▶ _Brief_
Please translate this sentence from the text on yoga and trauma into Spanish: "The amygdala is the 'alarm system' of the body, which is designed to keep us safe."

▶ _Text shown_
════════════════════

One beautiful example of how to use yoga in such a way can be seen in the work of Dana Moore, a Santa Fe-based psychotherapist and Kripalu Yoga teacher who specializes in trauma therapy. She emphasizes the importance of allowing her clients/students to get to know their bodies, a little bit at a time. In her classes, she asks her students to go back and forth between interception (sensations in the body) and exteroception (stimuli outside of the body), reminding them that they can feel something deeply and then shift the focus, coming out of the discomfort, anytime they want. By learning to sit in discomfort or pain until it is unbearable, and then finding the relief they need when necessary, people gain comfort in the discomfort. ON THE MAT, people gain more confidence in their ability to cope OFF THE MAT. This not only helps to regain a sense of comfort in the body, but also helps to avoid numbing or dissociation as a result of fear, pain or discomfort (Sparrowe, 2011).
In addition to the power of movement, research from Harvard shows that practicing mindfulness (many yoga practices are forms of mindfulness – paying attention to thoughts, feelings and sensations throughout the practice, without judgment) decreases the activity of the amygdala (Yamasaki, n.d.). The amygdala is the “alarm system” of the body, which is designed to keep us safe. After a trauma, however, a person’s amygdala often stays in over drive, constantly on the look out for, or identifying danger, although there may be no real imminent threat. Studies show that the combination of active asanas, breath work (with an emphasis on the exhale), and deep relaxation help to decrease the reactive response of the sympathetic nervous system, while increasing the parasympathetic relaxation response, therefore mitigating an over-active fight-or-flight response. By decreasing the activity of the amygdala, people are capable of finding a sense of felt safety (Sparrowe, 2011).

════════════════════

Records drawn from a dataset:
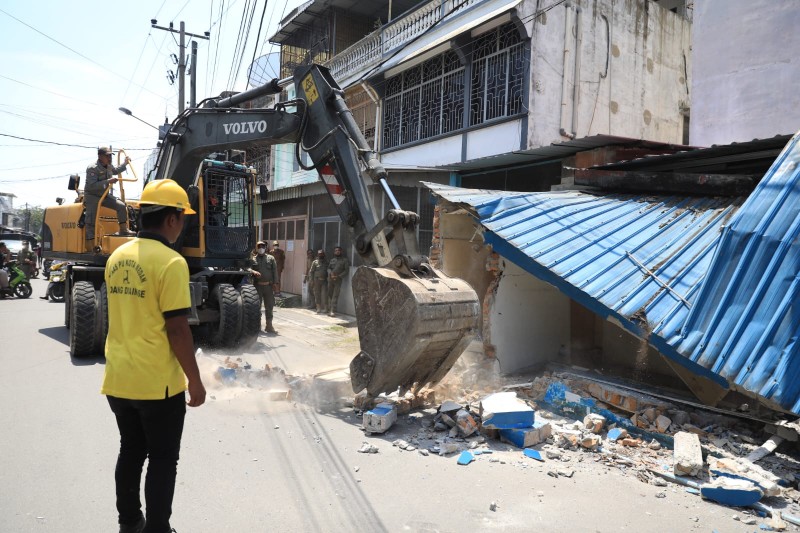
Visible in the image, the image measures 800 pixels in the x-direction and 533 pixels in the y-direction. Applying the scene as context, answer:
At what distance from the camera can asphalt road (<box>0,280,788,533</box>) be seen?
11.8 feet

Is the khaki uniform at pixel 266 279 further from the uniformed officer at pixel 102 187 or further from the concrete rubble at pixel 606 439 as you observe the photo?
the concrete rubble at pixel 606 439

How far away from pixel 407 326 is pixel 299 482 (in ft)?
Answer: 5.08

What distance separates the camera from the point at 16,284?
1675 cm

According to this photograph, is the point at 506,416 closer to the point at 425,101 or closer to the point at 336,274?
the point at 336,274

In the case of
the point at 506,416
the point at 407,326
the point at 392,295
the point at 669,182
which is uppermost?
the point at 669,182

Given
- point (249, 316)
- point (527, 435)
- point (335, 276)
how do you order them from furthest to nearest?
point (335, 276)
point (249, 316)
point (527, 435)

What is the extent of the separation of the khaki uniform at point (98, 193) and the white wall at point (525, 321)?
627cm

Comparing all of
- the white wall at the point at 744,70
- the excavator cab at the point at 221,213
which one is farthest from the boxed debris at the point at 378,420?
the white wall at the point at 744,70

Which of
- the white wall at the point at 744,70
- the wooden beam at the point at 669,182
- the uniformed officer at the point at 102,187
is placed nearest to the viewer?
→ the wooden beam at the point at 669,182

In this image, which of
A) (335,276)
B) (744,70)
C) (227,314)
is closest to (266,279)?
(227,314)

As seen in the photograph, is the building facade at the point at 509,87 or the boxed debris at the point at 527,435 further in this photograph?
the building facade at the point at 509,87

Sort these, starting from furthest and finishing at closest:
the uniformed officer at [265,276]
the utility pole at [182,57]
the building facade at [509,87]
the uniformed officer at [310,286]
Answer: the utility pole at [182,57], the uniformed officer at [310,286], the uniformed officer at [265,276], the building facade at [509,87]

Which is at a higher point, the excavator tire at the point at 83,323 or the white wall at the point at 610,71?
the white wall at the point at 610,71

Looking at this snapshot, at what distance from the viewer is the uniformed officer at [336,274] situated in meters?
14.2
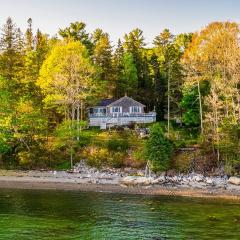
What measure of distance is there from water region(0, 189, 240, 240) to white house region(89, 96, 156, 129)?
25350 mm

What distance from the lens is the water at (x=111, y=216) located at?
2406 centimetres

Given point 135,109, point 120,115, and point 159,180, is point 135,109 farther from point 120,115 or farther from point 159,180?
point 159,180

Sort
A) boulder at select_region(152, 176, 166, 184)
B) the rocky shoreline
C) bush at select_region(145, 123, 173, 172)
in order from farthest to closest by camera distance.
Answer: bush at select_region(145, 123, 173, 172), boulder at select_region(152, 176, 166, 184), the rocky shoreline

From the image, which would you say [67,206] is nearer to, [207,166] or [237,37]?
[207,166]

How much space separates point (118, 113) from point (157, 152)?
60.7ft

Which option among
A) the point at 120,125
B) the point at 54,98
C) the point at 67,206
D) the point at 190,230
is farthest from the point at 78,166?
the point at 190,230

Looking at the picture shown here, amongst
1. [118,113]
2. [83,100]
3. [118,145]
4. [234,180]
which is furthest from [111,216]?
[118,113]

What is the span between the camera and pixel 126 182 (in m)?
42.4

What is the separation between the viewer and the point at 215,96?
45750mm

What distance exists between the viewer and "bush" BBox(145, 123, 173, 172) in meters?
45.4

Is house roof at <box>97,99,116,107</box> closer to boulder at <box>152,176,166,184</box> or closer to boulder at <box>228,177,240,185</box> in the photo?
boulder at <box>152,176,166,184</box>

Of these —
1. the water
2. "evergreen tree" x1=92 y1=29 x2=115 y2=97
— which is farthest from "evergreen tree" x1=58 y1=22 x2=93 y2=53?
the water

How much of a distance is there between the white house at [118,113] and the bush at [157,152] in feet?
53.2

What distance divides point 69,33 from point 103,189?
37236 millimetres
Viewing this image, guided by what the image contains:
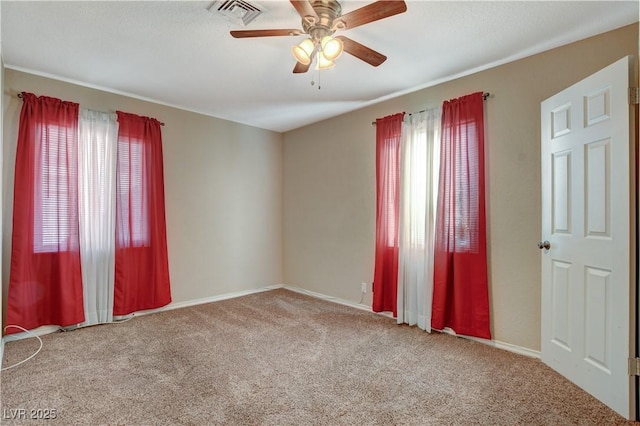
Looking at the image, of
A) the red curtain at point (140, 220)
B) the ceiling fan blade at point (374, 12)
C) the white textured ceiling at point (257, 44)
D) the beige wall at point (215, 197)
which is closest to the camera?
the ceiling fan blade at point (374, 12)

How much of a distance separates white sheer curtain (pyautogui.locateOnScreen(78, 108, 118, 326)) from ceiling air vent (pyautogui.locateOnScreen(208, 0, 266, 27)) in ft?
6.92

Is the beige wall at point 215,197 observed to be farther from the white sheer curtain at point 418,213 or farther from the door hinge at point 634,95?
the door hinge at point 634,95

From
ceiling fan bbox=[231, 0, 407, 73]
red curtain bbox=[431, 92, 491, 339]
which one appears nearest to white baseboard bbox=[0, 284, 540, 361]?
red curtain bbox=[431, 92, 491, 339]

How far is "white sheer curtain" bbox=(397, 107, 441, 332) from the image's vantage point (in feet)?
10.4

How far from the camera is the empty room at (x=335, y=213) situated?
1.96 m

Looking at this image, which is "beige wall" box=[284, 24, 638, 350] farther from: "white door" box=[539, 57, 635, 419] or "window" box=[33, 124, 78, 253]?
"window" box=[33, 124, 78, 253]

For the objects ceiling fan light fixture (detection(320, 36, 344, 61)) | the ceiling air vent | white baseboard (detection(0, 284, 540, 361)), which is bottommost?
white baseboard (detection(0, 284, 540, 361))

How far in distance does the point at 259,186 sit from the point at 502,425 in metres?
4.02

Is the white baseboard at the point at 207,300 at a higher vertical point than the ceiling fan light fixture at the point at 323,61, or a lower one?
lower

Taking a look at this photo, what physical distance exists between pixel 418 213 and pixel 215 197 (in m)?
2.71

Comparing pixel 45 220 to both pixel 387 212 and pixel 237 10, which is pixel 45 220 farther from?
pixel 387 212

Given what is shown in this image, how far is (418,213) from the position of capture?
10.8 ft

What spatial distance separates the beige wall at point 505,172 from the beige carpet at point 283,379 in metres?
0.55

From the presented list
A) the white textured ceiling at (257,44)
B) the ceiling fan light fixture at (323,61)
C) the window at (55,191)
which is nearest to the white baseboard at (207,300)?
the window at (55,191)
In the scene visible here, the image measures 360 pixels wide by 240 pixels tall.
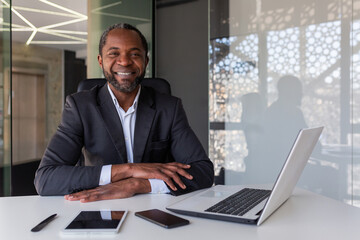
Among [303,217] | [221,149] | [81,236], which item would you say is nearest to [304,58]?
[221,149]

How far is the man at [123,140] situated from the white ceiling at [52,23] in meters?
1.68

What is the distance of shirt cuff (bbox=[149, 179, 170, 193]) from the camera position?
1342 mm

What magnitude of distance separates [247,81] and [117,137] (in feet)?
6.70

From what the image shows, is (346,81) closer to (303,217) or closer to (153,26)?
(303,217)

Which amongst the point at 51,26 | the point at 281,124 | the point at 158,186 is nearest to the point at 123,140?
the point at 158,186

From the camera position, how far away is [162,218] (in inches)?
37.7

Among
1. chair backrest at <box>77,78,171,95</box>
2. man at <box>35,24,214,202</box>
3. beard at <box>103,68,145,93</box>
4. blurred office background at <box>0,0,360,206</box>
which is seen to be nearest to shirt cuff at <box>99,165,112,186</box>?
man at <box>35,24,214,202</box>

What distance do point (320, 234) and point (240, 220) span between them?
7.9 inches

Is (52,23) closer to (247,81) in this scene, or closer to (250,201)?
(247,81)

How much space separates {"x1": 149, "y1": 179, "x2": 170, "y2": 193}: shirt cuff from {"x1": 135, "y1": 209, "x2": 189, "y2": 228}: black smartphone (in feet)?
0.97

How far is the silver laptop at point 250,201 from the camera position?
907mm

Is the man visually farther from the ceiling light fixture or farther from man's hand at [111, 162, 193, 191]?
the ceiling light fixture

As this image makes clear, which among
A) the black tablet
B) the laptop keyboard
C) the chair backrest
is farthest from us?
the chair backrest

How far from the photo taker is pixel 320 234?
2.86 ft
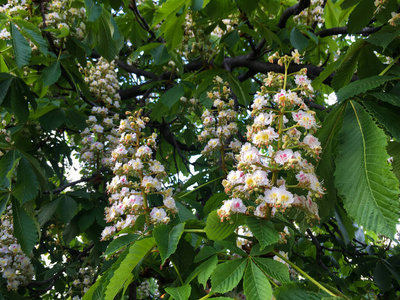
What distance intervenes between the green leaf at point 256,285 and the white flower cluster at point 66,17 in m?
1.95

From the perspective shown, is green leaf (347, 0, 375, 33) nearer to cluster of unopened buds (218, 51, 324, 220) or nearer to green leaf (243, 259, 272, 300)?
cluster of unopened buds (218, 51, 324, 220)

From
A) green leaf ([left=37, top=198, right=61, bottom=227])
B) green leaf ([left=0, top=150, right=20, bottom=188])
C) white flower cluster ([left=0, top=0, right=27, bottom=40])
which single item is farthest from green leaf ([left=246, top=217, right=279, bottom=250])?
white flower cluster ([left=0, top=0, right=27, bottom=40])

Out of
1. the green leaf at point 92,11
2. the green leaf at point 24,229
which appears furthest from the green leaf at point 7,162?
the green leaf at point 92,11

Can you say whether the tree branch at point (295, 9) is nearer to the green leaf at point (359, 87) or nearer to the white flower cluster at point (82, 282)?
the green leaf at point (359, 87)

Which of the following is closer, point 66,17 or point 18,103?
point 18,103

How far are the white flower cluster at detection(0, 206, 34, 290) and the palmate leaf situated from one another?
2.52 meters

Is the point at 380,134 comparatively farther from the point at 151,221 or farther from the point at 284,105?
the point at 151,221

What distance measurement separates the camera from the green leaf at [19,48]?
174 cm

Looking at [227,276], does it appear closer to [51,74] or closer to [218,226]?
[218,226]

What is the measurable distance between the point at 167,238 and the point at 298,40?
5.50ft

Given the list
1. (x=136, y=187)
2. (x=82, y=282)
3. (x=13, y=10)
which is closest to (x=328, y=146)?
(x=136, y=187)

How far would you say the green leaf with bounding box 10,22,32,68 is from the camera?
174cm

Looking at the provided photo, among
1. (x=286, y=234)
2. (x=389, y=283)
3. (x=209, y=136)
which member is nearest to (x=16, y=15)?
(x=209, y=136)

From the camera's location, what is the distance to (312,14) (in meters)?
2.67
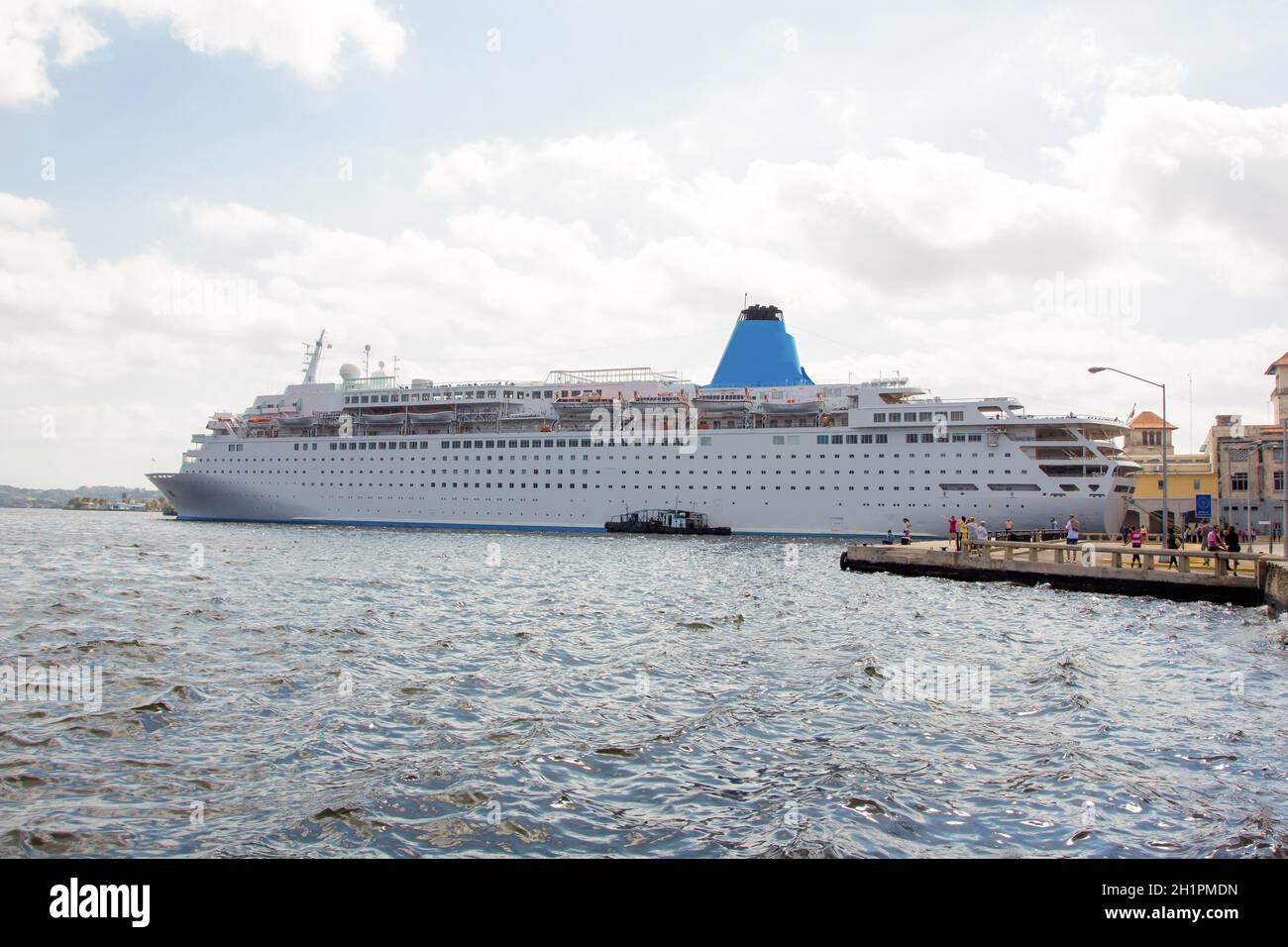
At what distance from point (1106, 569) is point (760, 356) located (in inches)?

════════════════════

▶ _Answer box_
La amígdala es el «sistema de alarma» del cuerpo, que está diseñado para mantenernos a salvo.